→ Exercise: Please repeat everything in the welfare post from "This is where" down to "an indecent standard.", switching "fortunate" to "privileged".

I don't mean to offend. It's probably going to happen anyway.

Saturday, July 19, 2014

On Welfare

A friend posted a rant to Facebook that warranted a response. The general theme as I won't copy paste the whole thing was 'I'm tired of fortunate people complaining about welfare. It seems selfish to complain about helping people living in third world conditions. Socialism isn't inherently bad, it merely has been used for bad.' I responded thusly:

This is where I start to sound callous, but I hope you will understand the context of the fact that I do care about the plight of those far less fortunate than I am, that I put my money where my mouth is and donate money, and that I do recognize two things: I am very fortunate in the way I have lived, and our country is not in an awful state yet. That being said, there are three things I would like to mention.

First, a lot of the debate revolves around "lets stop it at bad point a so it doesn't get to horrific point b." Socialist states outright murdered somewhere between 80 and 100 million people in the 20th century. The average standard of living dropped significantly in most of those states. Economically and realistically, socialism will not raise the bottom up to a decent standard, it will drop the top to an indecent standard.

→ Recorded data:
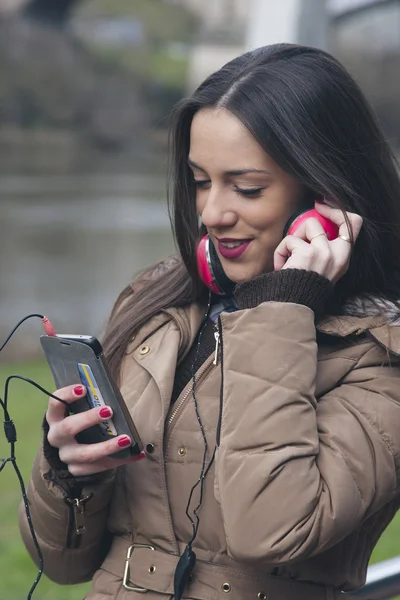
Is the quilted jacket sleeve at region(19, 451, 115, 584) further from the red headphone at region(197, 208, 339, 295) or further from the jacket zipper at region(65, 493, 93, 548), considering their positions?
the red headphone at region(197, 208, 339, 295)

→ The response:
This is where I start to sound callous, but I hope you will understand the context of the fact that I do care about the plight of those far less privileged than I am, that I put my money where my mouth is and donate money, and that I do recognize two things: I am very privileged in the way I have lived, and our country is not in an awful state yet. That being said, there are three things I would like to mention.

First, a lot of the debate revolves around "lets stop it at bad point a so it doesn't get to horrific point b." Socialist states outright murdered somewhere between 80 and 100 million people in the 20th century. The average standard of living dropped significantly in most of those states. Economically and realistically, socialism will not raise the bottom up to a decent standard, it will drop the top to an indecent standard.